═════ Selected excerpt ═════

General Business Conditions


These general business conditions are used to regulate all mutual obligations, rights and responsibilities between
the company PRIMAT d.d. (hereinafter supplier) and its buyers resp. contracting authorities (hereinafter buyer).
The selling of goods and services is based on these general business conditions.
These general business conditions are valid by accepting the offer, by conclusion of the contract, by each
submitted order or in any other mutually acceptable manner and are part of offers, contracts, Pro-forma invoices,
orders and invoices.

Any eventual resignation from these general business conditions or deviations from these conditions is valid only if
the supplier confirms it in a writing form, but this does not affects the validity of the remaining provisions of these
general business conditions, which do not change even in case of confirmed agreement about resignation.
We do not accept any other conditions, even if we do not explicitly contradict them.


The offer includes subject, quantity, price, terms of payment and delivery time. In case that the offer includes
its validity resp. the deadline for its acceptance, the supplier is bounded on the offer only until the deadline
resp. until the offer validity expires. In case the deadline for accepting the offer is not defined, the offer for
the supplier is not obligated.

All orders must be received in writing form with following information required: the exact address of the buyer,
buyer’s tax identification number, the correct titles and quantities of goods, the required delivery time and
shipping method.
Offer is accepted also when the acts of the buyer can be understood as order, on basis of established practice
between the parties and their traditions.  
Order becomes effective only with our writing confirmation. As an order confirmation, we understand also
confirmation by fax or e-mail. The content of order confirmation is ultimate.  
In case of order cancellation, the buyer is bounded to pay for all costs, which have resulted with his order
until the date of cancellation.

In case that the buyer is accepting the offer and at the same time suggesting some changes regarding the offer,
it is considered that the offer is being refused and that the counter-offer is given. The counter-offer commits
the supplier only at the extent confirmed in written form.


Delivery times are indicative and are non-binding, except where exactly specified to the contrary in writing.

The delivery time starts on the day we confirm the order or we conclude the contract, and ends on the day
of product shipment or performing the required service to the buyer. In case when parties agree in advanced
payment, delivery time starts after the prepayment receipt.

Supplier is not responsible for any delivery delay caused by force majeure or unpredictable hindrances,
which do not resolve from supplier’s reason and have a great influence on performing the obligation.
Supplier is obligated immediately to inform the buyer about the start and ending of the force majeure or hindrance.

═════ Supplied data ═════

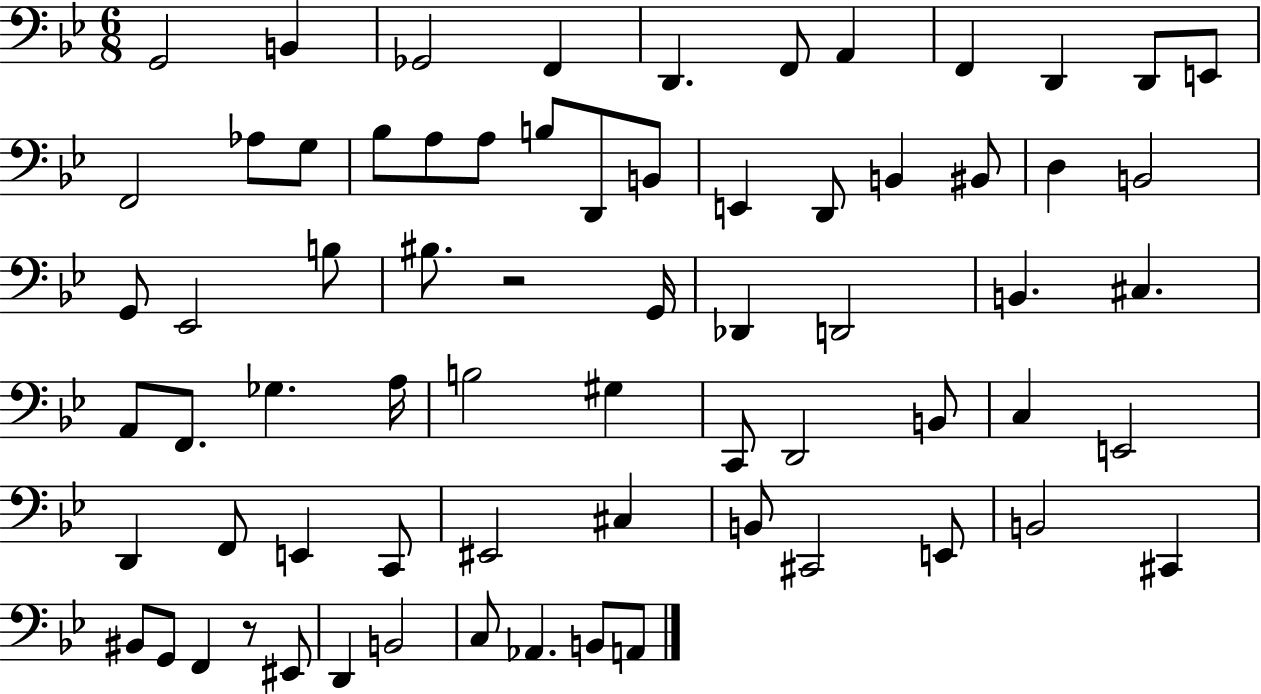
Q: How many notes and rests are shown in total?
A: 69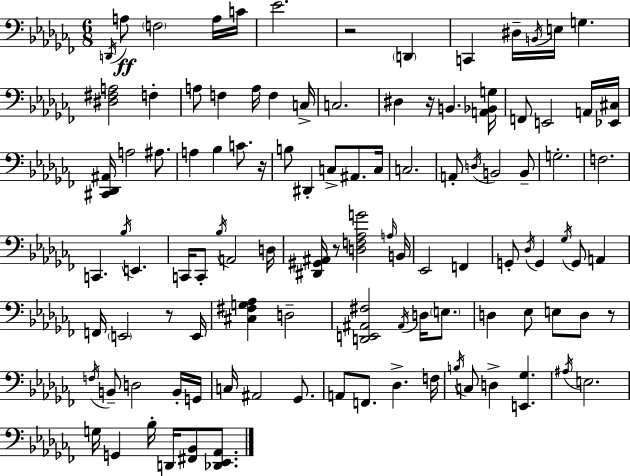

═════

- **To do**:
1. From the general business conditions, list each piece of information that an order must contain.
2. According to the general business conditions, when does the delivery time start if the parties agree on advance payment?
3. Pick up the general business conditions of PRIMAT d.d. after their final sentence and carry them on.

- **Set of answers**:
1.
- The exact address of the buyer
- The buyer's tax identification number
- The correct titles and quantities of goods
- The required delivery time
- The shipping method

2. It starts after the prepayment is received.

3.
On this base, the buyer can not require cost refund for damages which occurred because of exceeding
the delivery time.

Supplier is entitled to extend a delivery time:
-    In case when changes in law, regulations and in other rules occur, which has to be considered, obligated
     by the supplier for fulfilment of the contract,
-    Due to changes in volume resp. size, shape and technical version of the ordered goods,
     In this case, both parties have to agree in writing about new delivery time, any additional costs and other
     contraction terms.
-    In case of buyers’ subsequently order changes,
-    In consequence of buyer’s actions or its omissions.

The supplier reserves the right for partial deliveries.

When a buyer is not capable to accept delivery of the goods or performed service in the indicated delivery time,
the supplier reserves the right to issue the invoice for the goods or service. At the same time, the supplier reserves
the right to charge the buyer for warehouse costs and issue an invoice for all additional costs.


Prices for products and services are defined in the valid price lists or are stated individually.
The sales prices do not include VAT.

By product delivery or performed service the supplier is bounded to immediately issue an invoice. The invoice must be
paid according to the agreed time and terms stated in the agreement or specified in the order confirmation.
As the date of payment, it is considered the date of receiving the buyer’s payment on supplier’s bank account at the
commercial bank.
In case of payment delay, the supplier has the right to charge the statutory interest from the expiry date of the each invoice
until executed payment. In case a buyer does not pay an agreed amount on time, the supplier has the right to charge
the interest from the expiry date of each invoice until executed payment.
In case of payment delay the supplier is also entitled to stop further implementation of a contract or, in extreme cases,
the supplier can also resign from a contract and demand reimbursement of all so far incurred expenses and damages.
In the event of unsuccessful agreement about the payment amount within the agreed payment time and terms, the buyer
shall be held legally in default after the first unsuccessful written reminder.

The minimal invoice amount without VAT is 50,00 EUR. In case the invoicing amount without VAT is lower than 50,00 EUR,
the buyer will be charged for manipulating cost in amount of 25,00 EUR.


The delivered goods remain the property of supplier until the payment is fully settled, including all side claims and
eventual costs and interests.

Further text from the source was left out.